The Harper Method Inc. has operated under a variety of different owners. In June 1956, Robert McBain, Harper's husband, sold the enterprise to Earl Freese and Gerald Wunderlich who then made three different attempts to sell the business throughout the 1960s and 70s.

In 1971, Robert Prentices, then manager of the Harper manufacturing centre in St. Catharine's, Ontario, purchased the factory assets along with Harper manufacturing and distribution rights, renaming the company Niagara Mist Marketing Ltd, also known as the Soap Factory.

On March 10, 1972, other Harper Method Inc., assets were bought by PEJ Beauty Corporation, a wholly owned subsidiary of the Wilfred Academy. At the time, PEJ was one of the largest operators of trade schools in America. According to Philip Jakeway, then President of the Wilfred Academy, he hoped to expand his operation by marketing the Harper products and shops. An agreement was reached whereby Prentice would supply Harper products to Jakeway for U.S. distribution. Jakeway was unsuccessful."

The last Harper Method franchise shop operated in Rochester, New York, as the country's oldest, and longest-running, beauty shop until the early 2000s. It was owned by a woman named Centa Sailer who died in 2014. The site of Harper's former laboratory is now a tire warehouse.

==Personal life==
Harper liked cooking, travel and golf. She was a Christian Scientist and a member of First Church of Christ, Scientist, Rochester, New York.

Harper was the first woman member of the Rochester Chamber of Commerce.
 She was a member of the Rochester Country Club and Oak Hill Country Club. She also studied at the University of Rochester for a few classes.

==Death and legacy==
Harper died in Rochester, New York, on August 3, 1950, one month short of her 93rd birthday, survived by her husband Robert MacBain, who died on April 30, 1965, at the age of 83. At time of her death there were over 350 shops. Her gravesite is at Riverside Cemetery, in Rochester, New York.
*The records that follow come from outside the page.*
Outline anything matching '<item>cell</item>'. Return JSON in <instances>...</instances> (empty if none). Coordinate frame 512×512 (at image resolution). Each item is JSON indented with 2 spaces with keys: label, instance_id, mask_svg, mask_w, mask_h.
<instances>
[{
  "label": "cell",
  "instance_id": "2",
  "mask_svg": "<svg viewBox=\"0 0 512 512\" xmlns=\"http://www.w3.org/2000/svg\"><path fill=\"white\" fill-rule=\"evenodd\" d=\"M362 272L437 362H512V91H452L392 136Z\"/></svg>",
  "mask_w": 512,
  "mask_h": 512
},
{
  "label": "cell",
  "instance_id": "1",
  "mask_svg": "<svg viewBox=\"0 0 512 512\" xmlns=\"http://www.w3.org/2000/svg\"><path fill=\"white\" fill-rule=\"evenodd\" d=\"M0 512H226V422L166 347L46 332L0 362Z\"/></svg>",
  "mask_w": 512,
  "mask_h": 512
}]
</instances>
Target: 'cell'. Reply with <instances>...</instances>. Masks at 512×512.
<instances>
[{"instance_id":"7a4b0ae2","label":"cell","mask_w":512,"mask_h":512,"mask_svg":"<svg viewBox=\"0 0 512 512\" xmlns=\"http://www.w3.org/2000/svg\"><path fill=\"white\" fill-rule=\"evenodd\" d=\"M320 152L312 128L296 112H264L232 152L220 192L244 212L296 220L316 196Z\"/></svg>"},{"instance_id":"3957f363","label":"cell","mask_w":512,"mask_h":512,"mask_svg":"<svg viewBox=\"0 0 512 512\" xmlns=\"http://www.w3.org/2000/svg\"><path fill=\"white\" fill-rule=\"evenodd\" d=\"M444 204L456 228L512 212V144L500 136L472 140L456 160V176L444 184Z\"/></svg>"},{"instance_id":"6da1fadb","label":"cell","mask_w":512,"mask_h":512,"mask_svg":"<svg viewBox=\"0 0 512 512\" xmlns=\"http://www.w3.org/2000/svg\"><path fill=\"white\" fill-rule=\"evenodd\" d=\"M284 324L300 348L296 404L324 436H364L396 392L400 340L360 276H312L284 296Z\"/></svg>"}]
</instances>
She was interred on August 7, 1950, under the name Martha H. McBain. Lot, No. PART 427-J.

In 2001, Harper was posthumously honored with the Bonny LeVine Award by the International Franchise Association which recognizes women leaders in franchising who have placed an intentional focus on growing and mentoring future leaders. In 2003, Harper was inducted into the National Women's Hall of Fame for her achievements in business. She is considered remarkable for helping other servants live the American dream by hiring them as staff and allowing them to become franchisees.

A documentary about Harper, The Marvelous Martha, premiered in 2022 at the Rochester Museum and Science Center, where many of Harper's artifacts are preserved.

==In popular culture==
A young adult book, Martha the Hairpreneur: From Servant to Business Empress, and Martha's Magical Hair, a children's picture book, have been written about Harper.

Tara Rosling portrays Harper in "In the Company of Women" (February 17, 2020), episode 16 of season 13 of the Canadian television period drama Murdoch Mysteries.